Copy out the text of each of the lines below word for word, leaving out the pictures.

- [MATERIAL SHOWN]
Content starts
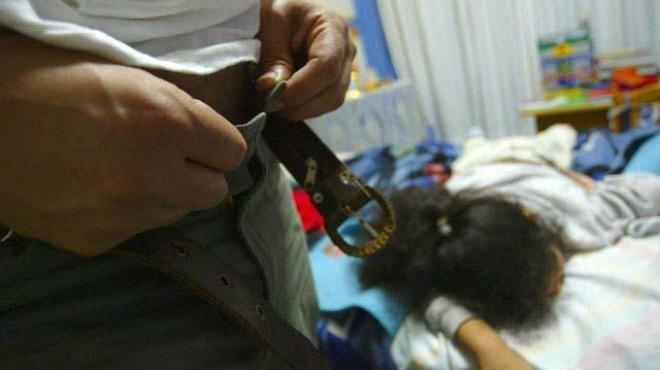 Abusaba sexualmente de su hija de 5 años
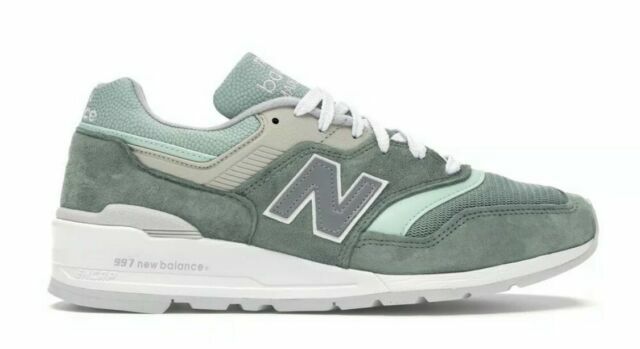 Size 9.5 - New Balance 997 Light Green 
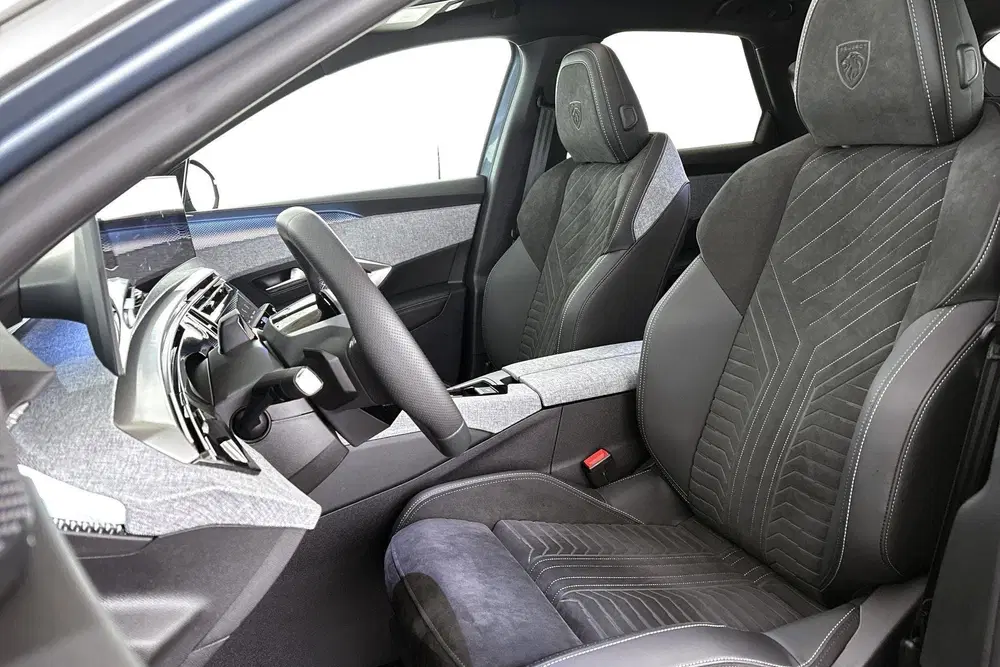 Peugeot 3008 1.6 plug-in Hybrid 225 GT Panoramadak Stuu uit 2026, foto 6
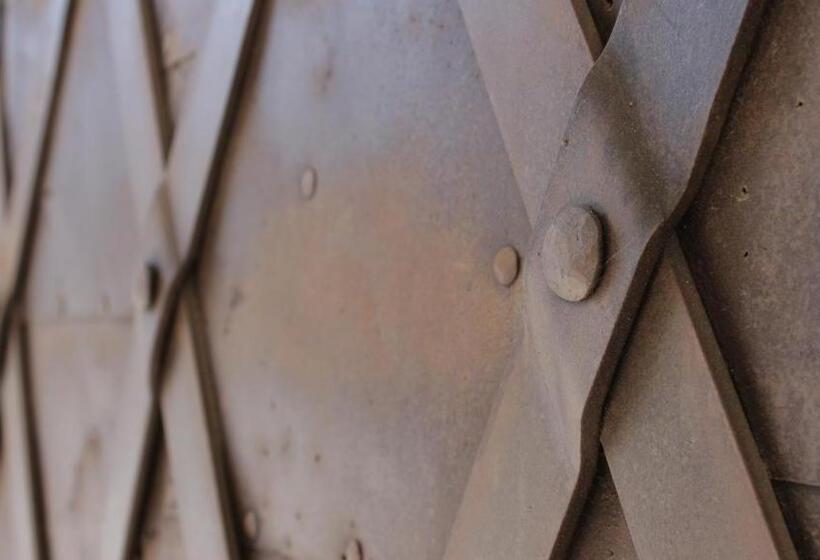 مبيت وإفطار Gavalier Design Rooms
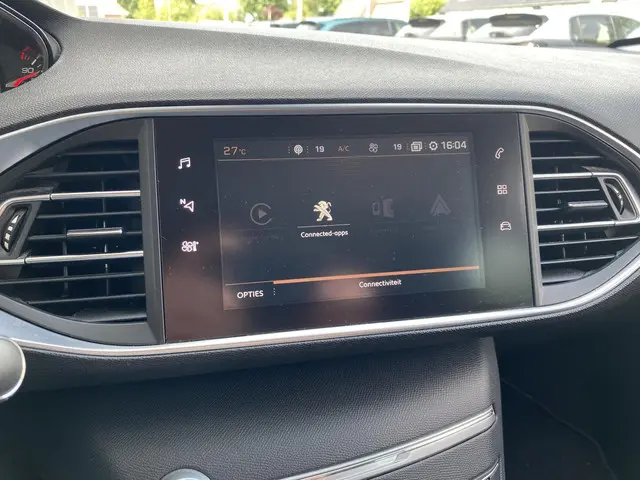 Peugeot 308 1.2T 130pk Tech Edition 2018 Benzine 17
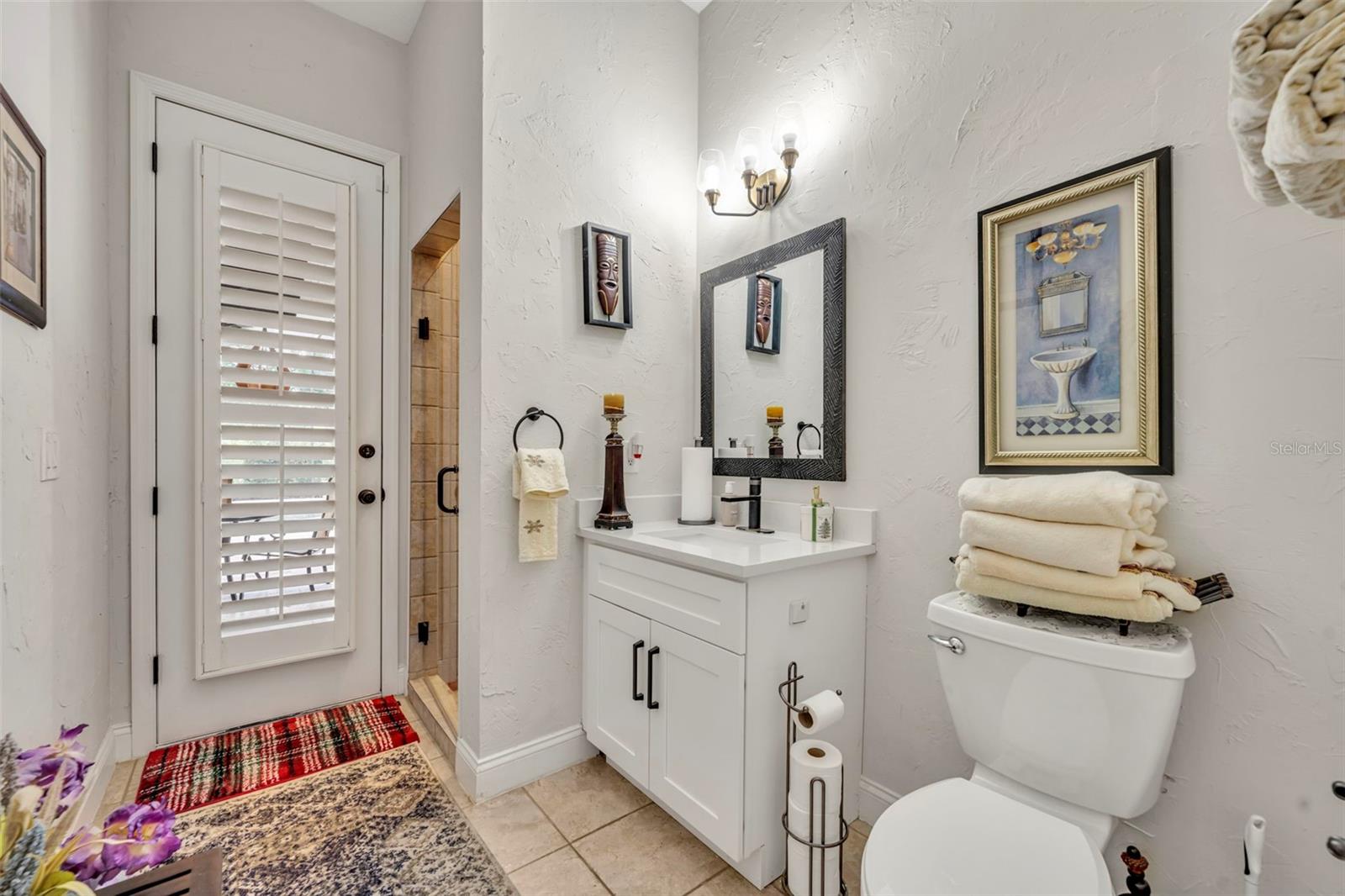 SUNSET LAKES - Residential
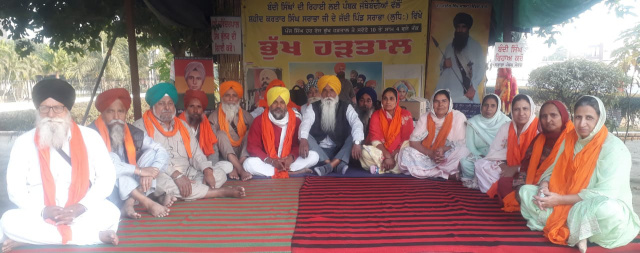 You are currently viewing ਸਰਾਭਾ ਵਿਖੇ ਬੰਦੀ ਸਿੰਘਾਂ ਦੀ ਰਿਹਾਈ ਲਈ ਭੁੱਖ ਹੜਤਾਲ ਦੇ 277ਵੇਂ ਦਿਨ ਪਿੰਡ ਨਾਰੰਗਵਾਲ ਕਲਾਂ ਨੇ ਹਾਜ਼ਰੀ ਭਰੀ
Content ends
- [RESPONSE TO THE TASK]
 Abusaba sexualmente de su hija de 5 años
 Size 9.5 - New Balance 997 Light Green 
 Peugeot 3008 1.6 plug-in Hybrid 225 GT Panoramadak Stuu uit 2026, foto 6
 مبيت وإفطار Gavalier Design Rooms
 Peugeot 308 1.2T 130pk Tech Edition 2018 Benzine 17
 SUNSET LAKES - Residential
 You are currently viewing ਸਰਾਭਾ ਵਿਖੇ ਬੰਦੀ ਸਿੰਘਾਂ ਦੀ ਰਿਹਾਈ ਲਈ ਭੁੱਖ ਹੜਤਾਲ ਦੇ 277ਵੇਂ ਦਿਨ ਪਿੰਡ ਨਾਰੰਗਵਾਲ ਕਲਾਂ ਨੇ ਹਾਜ਼ਰੀ ਭਰੀ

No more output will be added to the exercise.